BEGIN

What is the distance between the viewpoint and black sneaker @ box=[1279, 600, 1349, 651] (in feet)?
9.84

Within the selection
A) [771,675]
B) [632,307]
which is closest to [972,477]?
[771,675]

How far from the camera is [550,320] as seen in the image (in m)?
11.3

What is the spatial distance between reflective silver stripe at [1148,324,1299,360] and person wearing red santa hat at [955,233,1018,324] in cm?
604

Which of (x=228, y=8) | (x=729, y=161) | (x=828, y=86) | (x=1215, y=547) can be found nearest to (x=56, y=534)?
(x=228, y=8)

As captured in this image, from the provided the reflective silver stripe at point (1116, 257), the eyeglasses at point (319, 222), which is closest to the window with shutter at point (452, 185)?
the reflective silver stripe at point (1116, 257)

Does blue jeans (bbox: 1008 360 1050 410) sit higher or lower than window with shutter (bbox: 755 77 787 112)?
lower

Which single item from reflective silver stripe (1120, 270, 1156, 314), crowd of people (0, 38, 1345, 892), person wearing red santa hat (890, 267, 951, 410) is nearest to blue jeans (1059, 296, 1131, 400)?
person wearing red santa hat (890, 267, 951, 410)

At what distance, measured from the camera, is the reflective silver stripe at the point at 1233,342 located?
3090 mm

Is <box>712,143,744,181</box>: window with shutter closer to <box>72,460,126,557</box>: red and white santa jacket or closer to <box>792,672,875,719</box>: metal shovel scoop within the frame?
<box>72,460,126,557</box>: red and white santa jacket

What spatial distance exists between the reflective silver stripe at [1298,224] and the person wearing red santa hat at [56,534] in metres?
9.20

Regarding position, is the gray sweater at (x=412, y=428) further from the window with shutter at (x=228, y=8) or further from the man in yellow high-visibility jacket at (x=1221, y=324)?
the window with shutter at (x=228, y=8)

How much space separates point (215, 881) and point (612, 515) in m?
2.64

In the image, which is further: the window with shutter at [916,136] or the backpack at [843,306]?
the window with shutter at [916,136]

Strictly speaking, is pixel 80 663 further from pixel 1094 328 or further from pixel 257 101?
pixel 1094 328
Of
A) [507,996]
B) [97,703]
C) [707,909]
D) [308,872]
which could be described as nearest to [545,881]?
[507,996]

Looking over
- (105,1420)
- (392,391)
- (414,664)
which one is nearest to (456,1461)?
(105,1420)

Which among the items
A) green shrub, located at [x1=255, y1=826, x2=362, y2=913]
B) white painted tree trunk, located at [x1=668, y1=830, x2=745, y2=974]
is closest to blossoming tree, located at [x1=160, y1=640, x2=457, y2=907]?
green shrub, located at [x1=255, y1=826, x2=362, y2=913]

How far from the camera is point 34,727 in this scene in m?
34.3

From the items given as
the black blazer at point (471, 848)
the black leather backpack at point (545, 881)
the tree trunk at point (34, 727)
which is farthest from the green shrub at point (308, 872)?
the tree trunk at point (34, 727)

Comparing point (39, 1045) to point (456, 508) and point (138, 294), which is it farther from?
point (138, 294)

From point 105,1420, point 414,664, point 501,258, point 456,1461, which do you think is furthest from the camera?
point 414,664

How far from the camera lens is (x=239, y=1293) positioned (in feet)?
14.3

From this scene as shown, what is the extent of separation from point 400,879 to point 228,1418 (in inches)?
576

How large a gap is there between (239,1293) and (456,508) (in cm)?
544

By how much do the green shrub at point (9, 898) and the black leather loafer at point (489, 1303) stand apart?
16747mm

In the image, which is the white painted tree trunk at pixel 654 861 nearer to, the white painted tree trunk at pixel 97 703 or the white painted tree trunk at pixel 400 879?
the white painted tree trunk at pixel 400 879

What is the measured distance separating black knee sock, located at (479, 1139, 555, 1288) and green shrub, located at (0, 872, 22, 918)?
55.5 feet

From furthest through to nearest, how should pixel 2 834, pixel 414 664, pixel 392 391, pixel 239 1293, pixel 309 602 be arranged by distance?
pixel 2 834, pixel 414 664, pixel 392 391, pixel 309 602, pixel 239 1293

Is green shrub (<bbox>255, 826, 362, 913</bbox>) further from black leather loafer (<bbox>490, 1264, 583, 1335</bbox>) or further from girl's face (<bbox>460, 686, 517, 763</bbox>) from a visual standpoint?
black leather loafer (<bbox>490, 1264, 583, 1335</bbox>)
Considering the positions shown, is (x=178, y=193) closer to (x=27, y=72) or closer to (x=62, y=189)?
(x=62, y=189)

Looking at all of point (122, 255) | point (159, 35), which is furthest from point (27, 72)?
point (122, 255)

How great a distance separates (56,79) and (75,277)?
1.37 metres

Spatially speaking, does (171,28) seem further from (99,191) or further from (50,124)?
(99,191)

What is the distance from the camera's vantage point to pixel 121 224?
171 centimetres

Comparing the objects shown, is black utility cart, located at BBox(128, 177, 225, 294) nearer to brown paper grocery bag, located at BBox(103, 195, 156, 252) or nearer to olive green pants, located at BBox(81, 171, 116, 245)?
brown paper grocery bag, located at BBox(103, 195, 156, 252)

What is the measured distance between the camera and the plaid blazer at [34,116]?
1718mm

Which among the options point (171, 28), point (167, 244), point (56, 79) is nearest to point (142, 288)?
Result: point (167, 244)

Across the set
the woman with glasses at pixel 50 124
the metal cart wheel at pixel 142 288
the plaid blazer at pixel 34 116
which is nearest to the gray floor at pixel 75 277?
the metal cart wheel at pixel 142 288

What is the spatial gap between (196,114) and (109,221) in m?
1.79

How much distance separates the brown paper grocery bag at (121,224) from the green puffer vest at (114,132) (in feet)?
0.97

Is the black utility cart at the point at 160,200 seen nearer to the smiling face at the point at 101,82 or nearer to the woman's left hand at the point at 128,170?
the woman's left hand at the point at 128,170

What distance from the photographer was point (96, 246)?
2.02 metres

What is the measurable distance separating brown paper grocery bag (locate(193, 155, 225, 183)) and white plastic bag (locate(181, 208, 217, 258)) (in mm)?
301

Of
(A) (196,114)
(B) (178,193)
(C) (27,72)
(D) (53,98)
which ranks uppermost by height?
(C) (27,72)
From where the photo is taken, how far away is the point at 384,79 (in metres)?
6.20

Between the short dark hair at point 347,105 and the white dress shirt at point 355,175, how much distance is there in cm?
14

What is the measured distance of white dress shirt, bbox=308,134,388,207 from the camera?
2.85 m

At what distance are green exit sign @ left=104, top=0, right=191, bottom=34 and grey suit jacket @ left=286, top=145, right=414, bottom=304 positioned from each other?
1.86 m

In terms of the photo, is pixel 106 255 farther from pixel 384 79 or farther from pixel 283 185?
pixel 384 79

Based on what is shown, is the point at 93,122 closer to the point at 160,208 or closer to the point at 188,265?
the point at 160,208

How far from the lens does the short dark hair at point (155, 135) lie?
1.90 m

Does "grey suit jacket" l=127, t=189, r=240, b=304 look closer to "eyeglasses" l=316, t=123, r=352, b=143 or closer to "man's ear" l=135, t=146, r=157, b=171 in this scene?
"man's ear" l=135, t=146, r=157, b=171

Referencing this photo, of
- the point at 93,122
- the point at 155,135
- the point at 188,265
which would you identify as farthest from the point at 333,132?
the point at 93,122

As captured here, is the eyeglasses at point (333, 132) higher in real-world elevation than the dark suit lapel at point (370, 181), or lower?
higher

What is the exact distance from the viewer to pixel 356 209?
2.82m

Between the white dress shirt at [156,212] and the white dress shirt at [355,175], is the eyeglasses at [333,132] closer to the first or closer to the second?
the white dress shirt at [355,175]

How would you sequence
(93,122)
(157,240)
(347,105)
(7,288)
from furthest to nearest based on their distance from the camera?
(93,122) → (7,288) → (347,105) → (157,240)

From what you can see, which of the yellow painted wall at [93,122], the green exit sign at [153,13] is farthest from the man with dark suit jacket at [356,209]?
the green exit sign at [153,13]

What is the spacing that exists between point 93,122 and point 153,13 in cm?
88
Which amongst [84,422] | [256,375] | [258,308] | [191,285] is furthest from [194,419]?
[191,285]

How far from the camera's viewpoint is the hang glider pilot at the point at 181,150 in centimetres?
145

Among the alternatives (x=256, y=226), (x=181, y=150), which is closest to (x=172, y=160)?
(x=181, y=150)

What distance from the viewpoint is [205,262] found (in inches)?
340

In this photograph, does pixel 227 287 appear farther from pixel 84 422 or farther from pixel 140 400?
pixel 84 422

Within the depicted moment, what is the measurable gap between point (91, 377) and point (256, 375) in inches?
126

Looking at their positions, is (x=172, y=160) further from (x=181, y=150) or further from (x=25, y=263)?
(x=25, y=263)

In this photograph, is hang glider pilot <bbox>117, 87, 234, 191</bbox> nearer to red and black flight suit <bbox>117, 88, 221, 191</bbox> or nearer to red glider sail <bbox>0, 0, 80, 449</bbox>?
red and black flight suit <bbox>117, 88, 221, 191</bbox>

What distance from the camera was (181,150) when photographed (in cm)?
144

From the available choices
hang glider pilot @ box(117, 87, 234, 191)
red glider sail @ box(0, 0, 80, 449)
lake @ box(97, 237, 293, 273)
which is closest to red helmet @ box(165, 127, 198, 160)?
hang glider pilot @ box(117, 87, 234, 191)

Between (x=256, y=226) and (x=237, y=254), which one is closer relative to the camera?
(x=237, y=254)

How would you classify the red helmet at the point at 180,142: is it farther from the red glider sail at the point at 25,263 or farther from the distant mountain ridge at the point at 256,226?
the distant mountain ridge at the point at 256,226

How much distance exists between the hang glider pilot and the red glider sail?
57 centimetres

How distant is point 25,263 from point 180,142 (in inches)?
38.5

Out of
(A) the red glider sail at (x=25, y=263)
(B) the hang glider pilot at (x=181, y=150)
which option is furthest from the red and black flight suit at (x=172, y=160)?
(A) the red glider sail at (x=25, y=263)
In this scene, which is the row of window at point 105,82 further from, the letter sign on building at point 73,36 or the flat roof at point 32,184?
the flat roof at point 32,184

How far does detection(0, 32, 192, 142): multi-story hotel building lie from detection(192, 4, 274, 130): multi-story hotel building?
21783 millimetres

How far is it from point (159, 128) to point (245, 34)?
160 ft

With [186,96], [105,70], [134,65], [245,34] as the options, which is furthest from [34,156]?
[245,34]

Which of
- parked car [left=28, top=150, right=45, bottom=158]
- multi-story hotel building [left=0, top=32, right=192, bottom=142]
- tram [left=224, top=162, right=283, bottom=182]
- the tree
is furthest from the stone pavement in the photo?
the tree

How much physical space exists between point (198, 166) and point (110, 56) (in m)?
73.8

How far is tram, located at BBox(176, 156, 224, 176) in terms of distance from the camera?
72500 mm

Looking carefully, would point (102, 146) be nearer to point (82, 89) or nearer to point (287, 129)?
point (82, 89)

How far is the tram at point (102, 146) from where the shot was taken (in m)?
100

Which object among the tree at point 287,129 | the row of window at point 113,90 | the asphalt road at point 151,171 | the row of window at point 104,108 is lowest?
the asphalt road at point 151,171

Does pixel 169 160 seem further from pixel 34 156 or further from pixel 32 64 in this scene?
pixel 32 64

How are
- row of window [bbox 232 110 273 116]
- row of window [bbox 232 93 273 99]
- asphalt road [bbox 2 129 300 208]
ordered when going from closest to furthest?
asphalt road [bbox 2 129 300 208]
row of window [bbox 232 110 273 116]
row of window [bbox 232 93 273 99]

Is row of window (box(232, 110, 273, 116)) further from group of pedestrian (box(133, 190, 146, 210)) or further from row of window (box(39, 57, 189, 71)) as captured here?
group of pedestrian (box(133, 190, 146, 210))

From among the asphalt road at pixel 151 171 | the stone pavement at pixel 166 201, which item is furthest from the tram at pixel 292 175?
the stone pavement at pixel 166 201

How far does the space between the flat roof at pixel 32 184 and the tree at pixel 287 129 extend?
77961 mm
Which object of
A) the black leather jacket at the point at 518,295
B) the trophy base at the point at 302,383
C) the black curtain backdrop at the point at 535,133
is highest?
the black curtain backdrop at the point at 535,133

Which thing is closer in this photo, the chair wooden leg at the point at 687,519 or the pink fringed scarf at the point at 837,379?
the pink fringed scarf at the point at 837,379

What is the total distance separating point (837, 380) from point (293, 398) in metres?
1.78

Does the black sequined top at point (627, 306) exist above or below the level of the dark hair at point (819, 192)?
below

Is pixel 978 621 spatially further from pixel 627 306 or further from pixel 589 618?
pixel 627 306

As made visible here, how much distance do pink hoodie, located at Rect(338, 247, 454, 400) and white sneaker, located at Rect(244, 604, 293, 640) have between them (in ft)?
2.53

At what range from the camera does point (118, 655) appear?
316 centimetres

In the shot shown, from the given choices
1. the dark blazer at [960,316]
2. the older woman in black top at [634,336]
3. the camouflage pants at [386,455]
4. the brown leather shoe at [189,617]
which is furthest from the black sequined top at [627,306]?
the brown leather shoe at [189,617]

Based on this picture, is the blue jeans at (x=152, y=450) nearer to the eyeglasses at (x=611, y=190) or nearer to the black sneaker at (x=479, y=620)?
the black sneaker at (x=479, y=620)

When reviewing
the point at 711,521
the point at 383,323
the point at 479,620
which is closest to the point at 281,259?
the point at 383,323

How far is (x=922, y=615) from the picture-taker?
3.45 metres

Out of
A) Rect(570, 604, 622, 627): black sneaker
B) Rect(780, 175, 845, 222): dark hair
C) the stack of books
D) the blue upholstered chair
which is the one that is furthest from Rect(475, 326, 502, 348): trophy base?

END

Could you rewrite the material as a Markdown table with columns "Row" and "Line", starting with the line that contains "Spatially speaking, does" and going on through the line that contains "171 centimetres"? Number each row and skip blank lines.

| Row | Line |
|---|---|
| 1 | Spatially speaking, does (171,28) seem further from (99,191) or further from (50,124)? |
| 2 | (99,191) |
| 3 | What is the distance from the camera's vantage point to pixel 121 224? |
| 4 | 171 centimetres |